Example 2. A bridge handrail in a coastal park. Durability and corrosion resistance lead, because salt air attacks metals, with strength and reasonable cost close behind. Stainless steel or aluminium suits it, resisting corrosion for years, whereas cheap mild steel would rust quickly and fail despite its lower price. The harsh environment makes durability outweigh cost, again showing selection as a balance of weighted factors.

Try this

  • Cue. List five factors to balance when selecting a material. Answer: functional properties, aesthetics, cost, ease of manufacture, and environmental impact (and availability).

  • Cue. Explain why the cheapest material is not always the right choice. Answer: it may be weak, look poor, or be hard to make, failing other requirements; selection must balance all the important factors, not just price.

  • Cue. Justify a material for a children's drink bottle against two factors. Answer: e.g. polypropylene because it is tough and food-safe (functional) and cheaply injection-moulded and recyclable (manufacture and environment).

Exam-style practice questions

Practice questions written in the style of SEAB exam questions on this dot point, with worked answer explainers. The year tag is the paper they imitate, not the source.

Original6 marksA designer must choose a material for the body of a reusable lunchbox. (a) State four factors the designer should consider when selecting the material. (b) Recommend a material and justify it against two of these factors.
Show worked answer →

(a) Four factors: functional properties (strong, light, food-safe, easy to clean); cost (affordable to make); ease of manufacture (can be moulded in large numbers); environmental impact (recyclable); and aesthetics (looks appealing). (Any four.)

(b) Recommended material: polypropylene (a thermoplastic).

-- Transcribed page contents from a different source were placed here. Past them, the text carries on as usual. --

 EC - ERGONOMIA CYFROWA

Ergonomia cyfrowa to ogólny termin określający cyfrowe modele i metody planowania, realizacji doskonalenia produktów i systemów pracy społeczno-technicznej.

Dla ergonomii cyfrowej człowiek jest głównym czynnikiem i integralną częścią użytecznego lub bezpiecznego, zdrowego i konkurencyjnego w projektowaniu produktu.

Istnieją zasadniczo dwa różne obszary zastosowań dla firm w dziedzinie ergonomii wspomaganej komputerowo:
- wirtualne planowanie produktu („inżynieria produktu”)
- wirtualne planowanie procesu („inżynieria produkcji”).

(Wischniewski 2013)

Justification against two factors: functional properties: it is tough, light and food-safe, so it survives daily use and is safe for food; ease of manufacture and cost: it can be injection-moulded cheaply in large numbers, keeping the lunchbox affordable. It is also recyclable, which suits the environmental factor.

What markers reward: four genuinely different selection factors (properties, cost, manufacture, environment, aesthetics), and a recommendation justified against at least two of them with real reasoning linked to a lunchbox, not a single property repeated.

Original4 marksExplain why selecting a material involves balancing several factors rather than just choosing the strongest or cheapest option.
Show worked answer →

A material that is best on one factor is often poor on another. The strongest material might be heavy, expensive or hard to shape; the cheapest might be weak or look poor. A product has several requirements at once (it must function, be affordable, be makeable and often be environmentally responsible and attractive), so the material must satisfy the whole set, not just one.

Selecting therefore means balancing factors and accepting trade-offs: a slightly less strong material may be chosen because it is far lighter, cheaper to mould and recyclable. The best choice is the one that meets all the important requirements well, not the extreme on a single measure.

What markers reward: the point that the best material on one factor is often poor on another, that a product has several requirements at once, and that selection means balancing trade-offs to meet the whole specification rather than maximising one property.